Удачная фраза иногда может и застарелый конфликт потушить. Старшая сестра наша Пелагея Карповна, эта маленькая невротическая злючка, выдавила-таки из диспансера великаншу Баруху. Ушла Баруха кое-куда, чтобы спокойно себе льготный стаж заработать. Давид победил Голиафа. Победил, но не успокоился. На профсоюзном собрании вопрошает Пелагея Карповна, куда делась ее жалоба, которую она в Народный контроль написала. А контролеры уже новые перевыбраны. И черт ее знает, куда эта жалоба делась, тем более и Баруха давно уже у нас не работает. Что-то ей невнятно объясняли, а она лицом все темнела и очень выделялась среди улыбок и смеха окружающих. В заключительном слове я почтил память М. Ю. Пахомова и вспомнил его похороны, и серый снег, и галки на крестах, и строгое лицо покойника, и как мы поняли что-то у края могилы и стали там чуточку добрее. Его отец рассказывал, как маленький Миша во время войны в эвакуации оказался в далекой Сибири. И в деревенской школе он, толстый городской несуразный мальчишка, попался в когти местным жилистым пацанам, и жестокие дети втыкали перья в его непомерный зад. Он рыдал от униженья и боли и все искал себе защитника, да не нашел. И стоило кому поднять руку - он вбирал голову в плечи и закрывался ладонями. И так он делал всю жизнь. И здесь, у нас, нашлись те, кто издевался над ним, и кто-то даже визжал: ненавижу-у-у, не-на-ви-жу-у-у его, и кулачками дергался, слюной брызгал. "Помните? Помните такое? - спрашиваю.- И теперь что? Легче тому, кто слюнями брызгался? Миша Пахомов всем нам простил. Давайте и мы простим ему и друг другу. Будем добрыми. Злоба, как чесотка, дерешь до крови, а сильнее чешется".

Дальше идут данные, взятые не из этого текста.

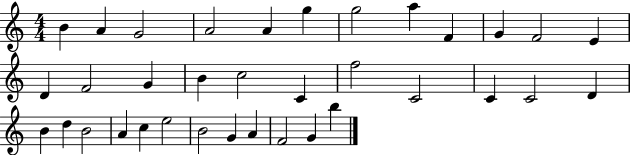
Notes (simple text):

B4/q A4/q G4/h A4/h A4/q G5/q G5/h A5/q F4/q G4/q F4/h E4/q D4/q F4/h G4/q B4/q C5/h C4/q F5/h C4/h C4/q C4/h D4/q B4/q D5/q B4/h A4/q C5/q E5/h B4/h G4/q A4/q F4/h G4/q B5/q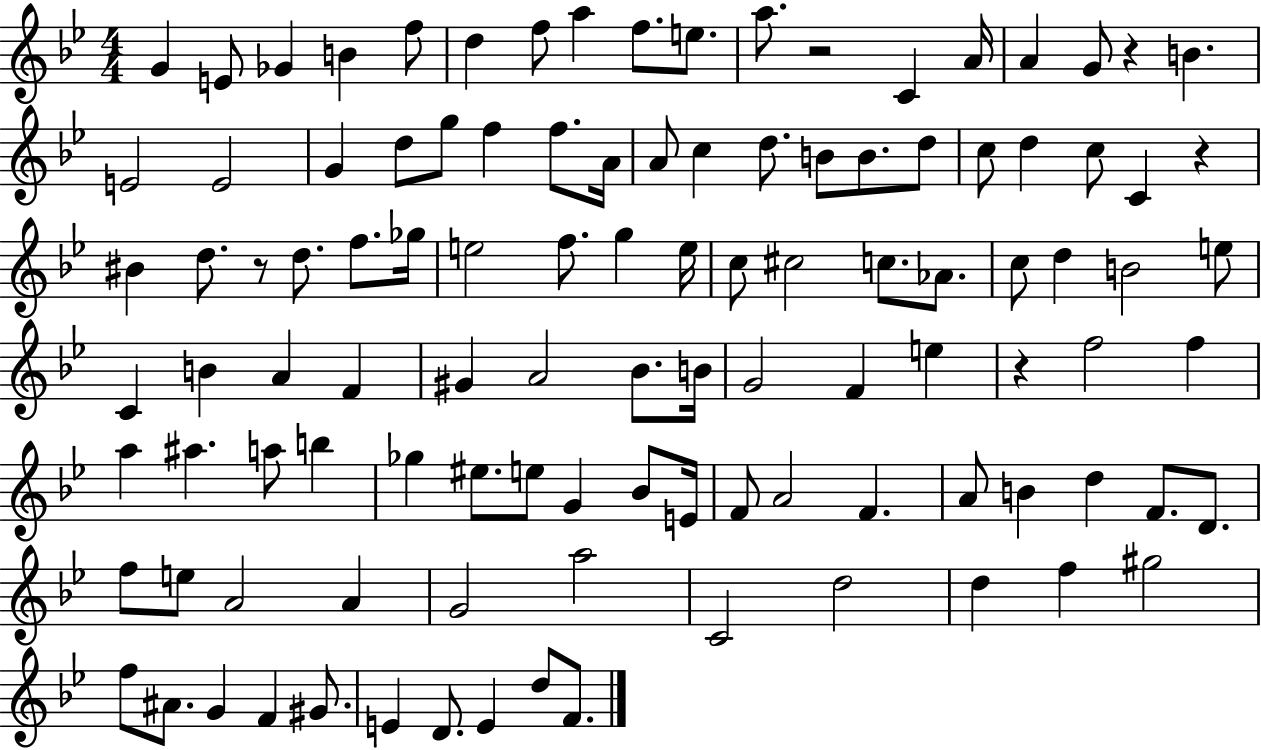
X:1
T:Untitled
M:4/4
L:1/4
K:Bb
G E/2 _G B f/2 d f/2 a f/2 e/2 a/2 z2 C A/4 A G/2 z B E2 E2 G d/2 g/2 f f/2 A/4 A/2 c d/2 B/2 B/2 d/2 c/2 d c/2 C z ^B d/2 z/2 d/2 f/2 _g/4 e2 f/2 g e/4 c/2 ^c2 c/2 _A/2 c/2 d B2 e/2 C B A F ^G A2 _B/2 B/4 G2 F e z f2 f a ^a a/2 b _g ^e/2 e/2 G _B/2 E/4 F/2 A2 F A/2 B d F/2 D/2 f/2 e/2 A2 A G2 a2 C2 d2 d f ^g2 f/2 ^A/2 G F ^G/2 E D/2 E d/2 F/2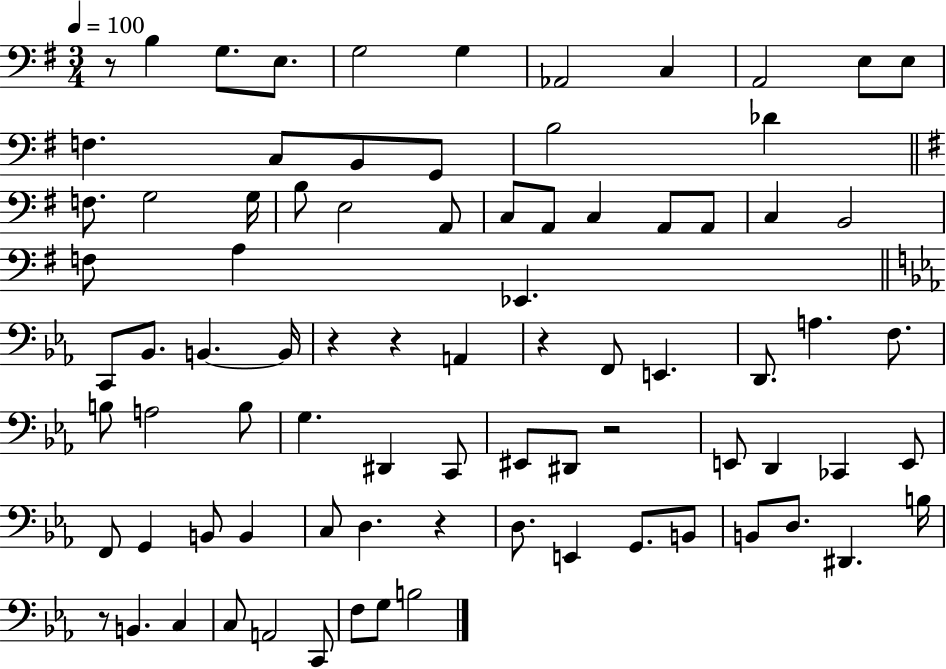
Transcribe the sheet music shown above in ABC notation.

X:1
T:Untitled
M:3/4
L:1/4
K:G
z/2 B, G,/2 E,/2 G,2 G, _A,,2 C, A,,2 E,/2 E,/2 F, C,/2 B,,/2 G,,/2 B,2 _D F,/2 G,2 G,/4 B,/2 E,2 A,,/2 C,/2 A,,/2 C, A,,/2 A,,/2 C, B,,2 F,/2 A, _E,, C,,/2 _B,,/2 B,, B,,/4 z z A,, z F,,/2 E,, D,,/2 A, F,/2 B,/2 A,2 B,/2 G, ^D,, C,,/2 ^E,,/2 ^D,,/2 z2 E,,/2 D,, _C,, E,,/2 F,,/2 G,, B,,/2 B,, C,/2 D, z D,/2 E,, G,,/2 B,,/2 B,,/2 D,/2 ^D,, B,/4 z/2 B,, C, C,/2 A,,2 C,,/2 F,/2 G,/2 B,2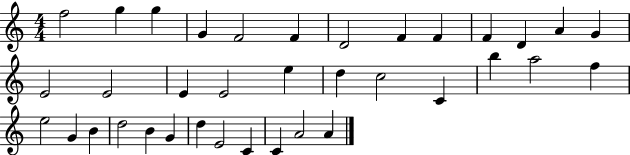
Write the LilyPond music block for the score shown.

{
  \clef treble
  \numericTimeSignature
  \time 4/4
  \key c \major
  f''2 g''4 g''4 | g'4 f'2 f'4 | d'2 f'4 f'4 | f'4 d'4 a'4 g'4 | \break e'2 e'2 | e'4 e'2 e''4 | d''4 c''2 c'4 | b''4 a''2 f''4 | \break e''2 g'4 b'4 | d''2 b'4 g'4 | d''4 e'2 c'4 | c'4 a'2 a'4 | \break \bar "|."
}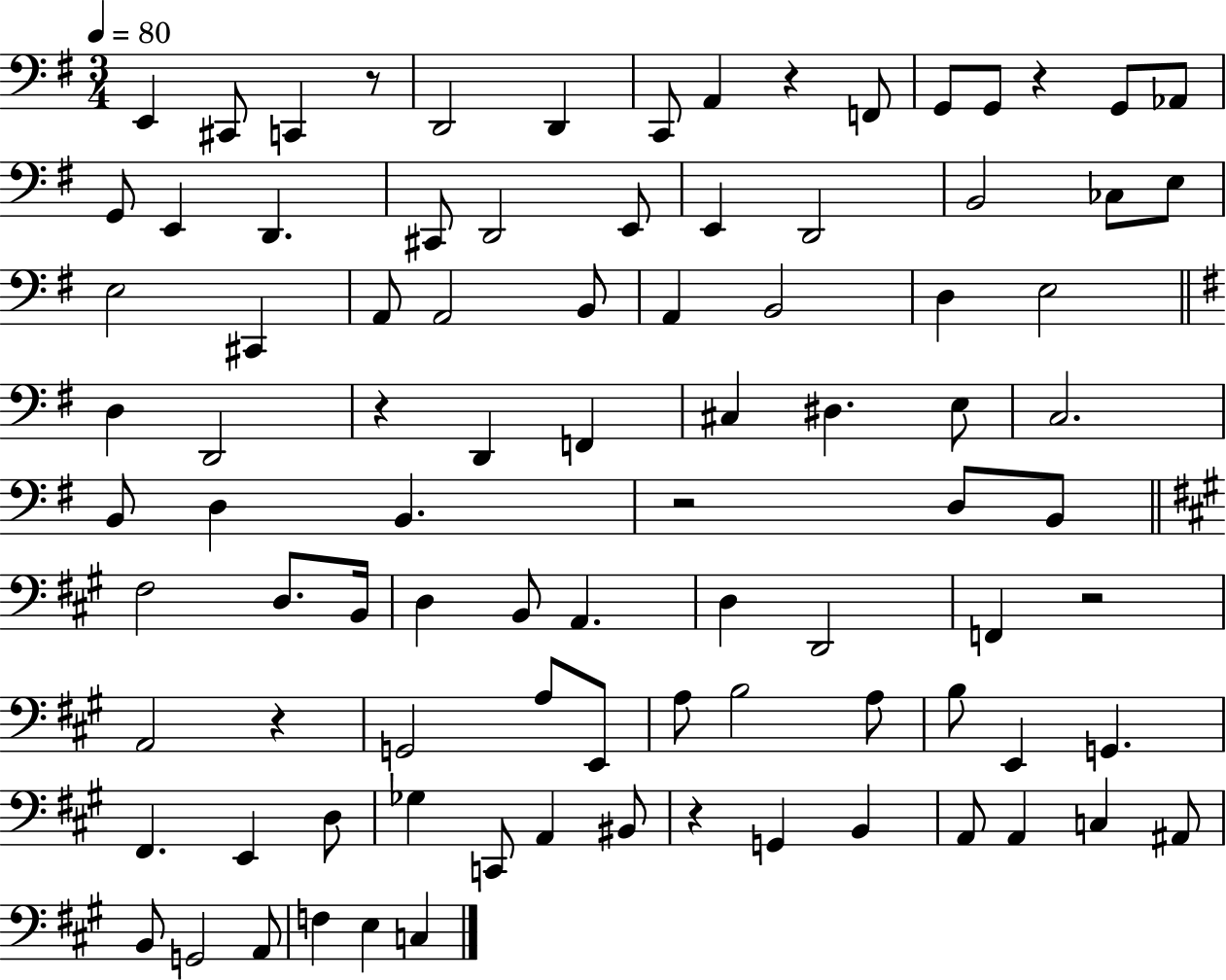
X:1
T:Untitled
M:3/4
L:1/4
K:G
E,, ^C,,/2 C,, z/2 D,,2 D,, C,,/2 A,, z F,,/2 G,,/2 G,,/2 z G,,/2 _A,,/2 G,,/2 E,, D,, ^C,,/2 D,,2 E,,/2 E,, D,,2 B,,2 _C,/2 E,/2 E,2 ^C,, A,,/2 A,,2 B,,/2 A,, B,,2 D, E,2 D, D,,2 z D,, F,, ^C, ^D, E,/2 C,2 B,,/2 D, B,, z2 D,/2 B,,/2 ^F,2 D,/2 B,,/4 D, B,,/2 A,, D, D,,2 F,, z2 A,,2 z G,,2 A,/2 E,,/2 A,/2 B,2 A,/2 B,/2 E,, G,, ^F,, E,, D,/2 _G, C,,/2 A,, ^B,,/2 z G,, B,, A,,/2 A,, C, ^A,,/2 B,,/2 G,,2 A,,/2 F, E, C,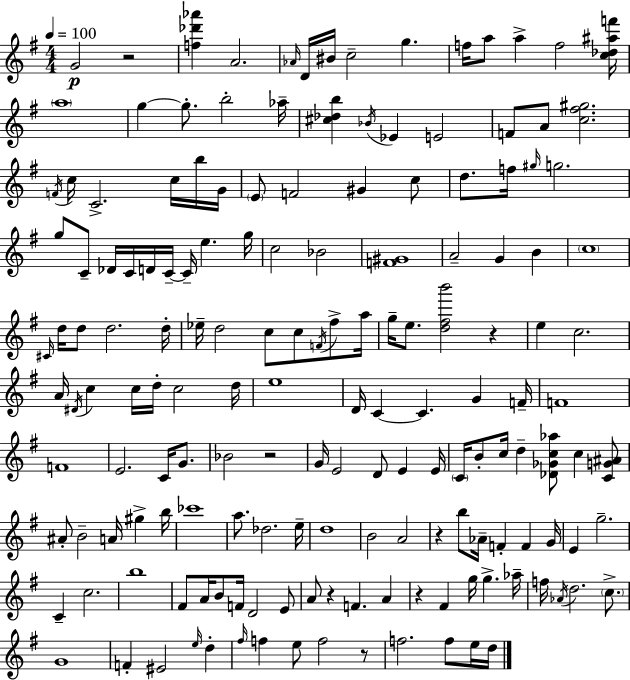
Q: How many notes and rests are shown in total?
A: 162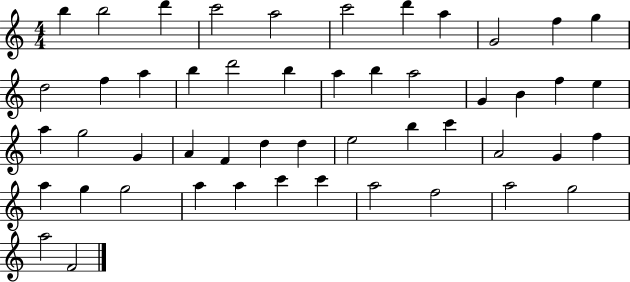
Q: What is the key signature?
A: C major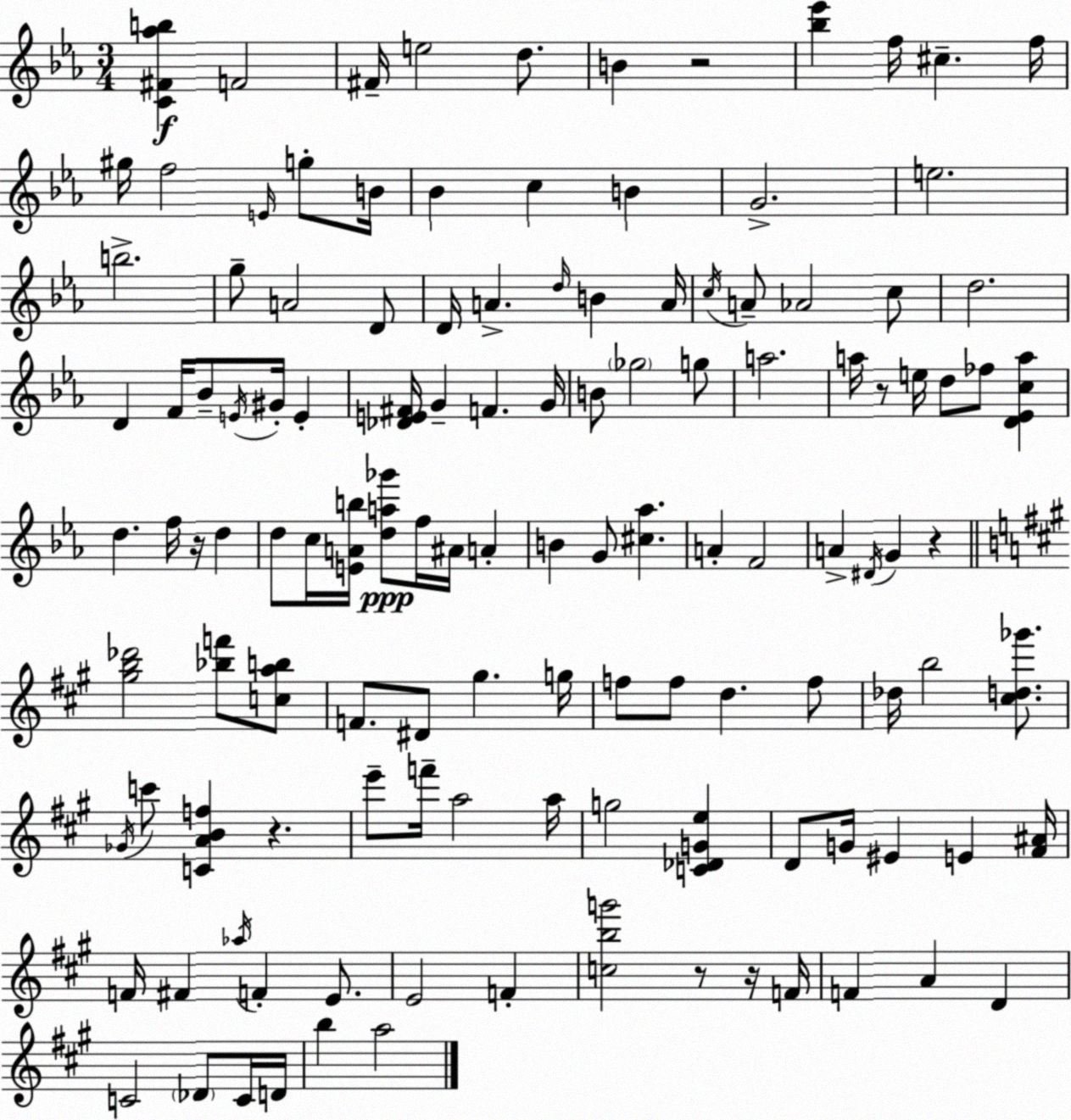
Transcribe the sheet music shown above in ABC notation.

X:1
T:Untitled
M:3/4
L:1/4
K:Cm
[C^F_ab] F2 ^F/4 e2 d/2 B z2 [_b_e'] f/4 ^c f/4 ^g/4 f2 E/4 g/2 B/4 _B c B G2 e2 b2 g/2 A2 D/2 D/4 A d/4 B A/4 c/4 A/2 _A2 c/2 d2 D F/4 _B/2 E/4 ^G/4 E [_DE^F]/4 G F G/4 B/2 _g2 g/2 a2 a/4 z/2 e/4 d/2 _f/2 [D_Eca] d f/4 z/4 d d/2 c/4 [EAb]/4 [da_g']/2 f/4 ^A/4 A B G/2 [^c_a] A F2 A ^D/4 G z [^gb_d']2 [_bf']/2 [cab]/2 F/2 ^D/2 ^g g/4 f/2 f/2 d f/2 _d/4 b2 [^cd_g']/2 _G/4 c'/2 [CABf] z e'/2 f'/4 a2 a/4 g2 [C_DGe] D/2 G/4 ^E E [^F^A]/4 F/4 ^F _a/4 F E/2 E2 F [cbg']2 z/2 z/4 F/4 F A D C2 _D/2 C/4 D/4 b a2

Я посмотрел на перекошенное лицо старшей сестры, и все повернулись к ней. "Так не втыкайте же перья в зад ближнему,- сказал я.- Посмотрите на солнышко, улыбнитесь и уберите гной с лица своего!" Она не улыбнулась, однако лицом еще сильнее почернела и молча ушла. Хватило ей этого на год. А потом нутро опять разыгралось. Баруха довела ее анонимными телефонными звонками (тоже хорошая штучка). И опять с визгом и кулачками ко мне в кабинет: "Где моя жалоба?". И на каждом собрании кричит: "Меня же и топчут, и колют в глаза, и в душу мне плюют. А за что? За что?" Распаляется докрасна, добела: "За что, спрашиваю? За ПРАВДУ! Или я неправду писала? Я - правду! Я - за правду! И буду писать! И буду! Буду! Буду!". Слюни на губах, пальцем в меня тычет, глаза безумные. Сейчас она Баруху мохнатой гадиной видит, а себя - праведницей. Сработала машинка, старый кухонный вариант. Можно это ей объяснить?
Утомилась она, чуть отдышалась. Я говорю ей: "Ты знаешь, Паша, до войны я дружил с девочкой с нашего двора. Ну, как дети дружат. И в жмурки, и в кино, конфеты делили, дрались иногда. Как все дети. И вот в сорок первом, в оккупацию, подошла она к немецкому офицеру из SS и указала на меня пальцем: "Das ist Jude ". Пока немец оглянулся или там за кобуру (не знаю), я как дунул оттуда и за угол, и вот теперь сижу перед тобой живой. Потом, когда наши пришли, я спросил ее: "Зачем ты это сделала?". И знаешь, что она мне ответила? Я вскочил со стула и начал визжать под истерика, подражая то ли той далекой девчонке, то ли этой нынешней Пелагее Карповне: "Я что, неправду сказала? А? Что!??! Я правду, я за правду, правду говорю!!! И буду! И буду! Правду! Правду!!!". "Видишь, Паша,-сказал я,- есть такая простота, что хуже воровства. А ты, Паша, делай так - тебе зло, а ты в ответ добро. На том вы с Барухой и разойдитесь. Конец какой-то ведь должен быть". Вышла она из кабинета тихо, а через несколько минут занесла громадный арбуз. "Возьмите,-говорит,-со своей бахчи".